Theme:Of course, this then required a greater Thematic discussion on the importance of the right of an individual to have their own thoughts and express them without retribution. And that tied back to the Issue at Hand—the trial of a schoolteacher teaching a controversial belief.  In fact, most of the legal arguments made in the case are more philosophical than legal, which leads us to the last element—

Personal Issues:This case meant something personal to the main character, Henry Drummond. As a champion of free thought and free speech, he walks a tightrope of going against public opinion of the townfolks, the snarky cynicism of the newspaper man, and being too aggressive with his old friend, who is now on the opposite side of the fence. 

So when he loses the case, he does not lose in his personal journey. He knows he has stood up for the right of a mind to think for itself.

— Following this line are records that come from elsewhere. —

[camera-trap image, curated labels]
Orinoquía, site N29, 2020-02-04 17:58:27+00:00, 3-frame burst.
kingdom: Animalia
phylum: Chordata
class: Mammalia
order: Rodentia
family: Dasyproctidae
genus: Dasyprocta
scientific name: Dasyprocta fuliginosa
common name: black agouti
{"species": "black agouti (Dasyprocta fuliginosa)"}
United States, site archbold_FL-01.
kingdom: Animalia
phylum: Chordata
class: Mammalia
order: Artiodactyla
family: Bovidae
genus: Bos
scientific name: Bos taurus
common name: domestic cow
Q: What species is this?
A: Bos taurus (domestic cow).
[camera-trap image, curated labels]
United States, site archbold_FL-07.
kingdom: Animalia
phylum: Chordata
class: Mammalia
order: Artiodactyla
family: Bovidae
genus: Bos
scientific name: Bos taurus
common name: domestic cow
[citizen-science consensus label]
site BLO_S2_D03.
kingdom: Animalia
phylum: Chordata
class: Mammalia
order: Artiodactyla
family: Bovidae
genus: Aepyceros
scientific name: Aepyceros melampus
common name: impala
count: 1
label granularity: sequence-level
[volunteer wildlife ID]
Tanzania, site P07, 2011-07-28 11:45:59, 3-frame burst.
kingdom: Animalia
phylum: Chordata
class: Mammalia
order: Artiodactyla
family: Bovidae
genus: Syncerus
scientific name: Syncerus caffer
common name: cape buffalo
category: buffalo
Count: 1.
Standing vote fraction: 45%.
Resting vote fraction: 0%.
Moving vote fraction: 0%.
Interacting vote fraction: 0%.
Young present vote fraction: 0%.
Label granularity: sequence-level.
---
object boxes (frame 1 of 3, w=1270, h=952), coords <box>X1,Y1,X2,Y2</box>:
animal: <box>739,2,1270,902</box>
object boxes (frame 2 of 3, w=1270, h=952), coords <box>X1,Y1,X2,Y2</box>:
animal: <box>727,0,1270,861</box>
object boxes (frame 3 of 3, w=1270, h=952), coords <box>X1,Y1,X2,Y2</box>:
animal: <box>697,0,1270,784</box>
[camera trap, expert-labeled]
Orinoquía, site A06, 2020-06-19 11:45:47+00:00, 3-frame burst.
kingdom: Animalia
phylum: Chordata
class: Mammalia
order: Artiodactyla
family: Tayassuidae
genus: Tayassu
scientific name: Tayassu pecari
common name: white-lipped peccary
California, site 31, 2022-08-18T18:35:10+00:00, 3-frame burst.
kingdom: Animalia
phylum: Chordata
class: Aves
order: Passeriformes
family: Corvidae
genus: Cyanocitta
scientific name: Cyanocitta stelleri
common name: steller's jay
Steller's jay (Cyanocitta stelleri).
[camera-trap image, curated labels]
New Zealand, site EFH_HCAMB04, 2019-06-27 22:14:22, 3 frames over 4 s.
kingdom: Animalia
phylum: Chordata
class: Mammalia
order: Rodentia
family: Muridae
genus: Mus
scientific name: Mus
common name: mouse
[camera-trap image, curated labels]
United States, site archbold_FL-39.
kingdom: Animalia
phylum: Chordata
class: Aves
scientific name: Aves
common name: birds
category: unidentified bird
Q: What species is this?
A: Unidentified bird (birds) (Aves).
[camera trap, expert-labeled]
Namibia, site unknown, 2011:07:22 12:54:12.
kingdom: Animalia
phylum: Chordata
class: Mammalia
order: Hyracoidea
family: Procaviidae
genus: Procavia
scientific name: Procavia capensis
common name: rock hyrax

On the other side, however, Brady wins the case but it’s a hollow victory when he hems and haws on the literal varacity of Genesis, and Cates is only fined $100.  Brady dies with a busted gut—a man who’s bluster only inherited the wind.

So to summarize:

  • The PLOT explores the ISSUE at HAND inherent in the PREMISE;
  • The THEME uses the ISSUE at HAND as a context to explore BIGGER TRUTHS at STAKE;
  • The CHARACTERS explore the PERSONAL ISSUES and STAKES people face when dealing with EITHER;
  • The GENRE focuses the STORY PREMISE in a way to make them relevant to the CURRENT AUDIENCE.

Having said all that, I now suppose that a conservative Christian taking on the related challenge of the leftist takeover of academia might be well-served to explore this dynamic in order to follow Paul’s advice to Titus (Titus 3:9)—least he he fall into the trap that felled Mathew Brady and lose the impact of his testimony.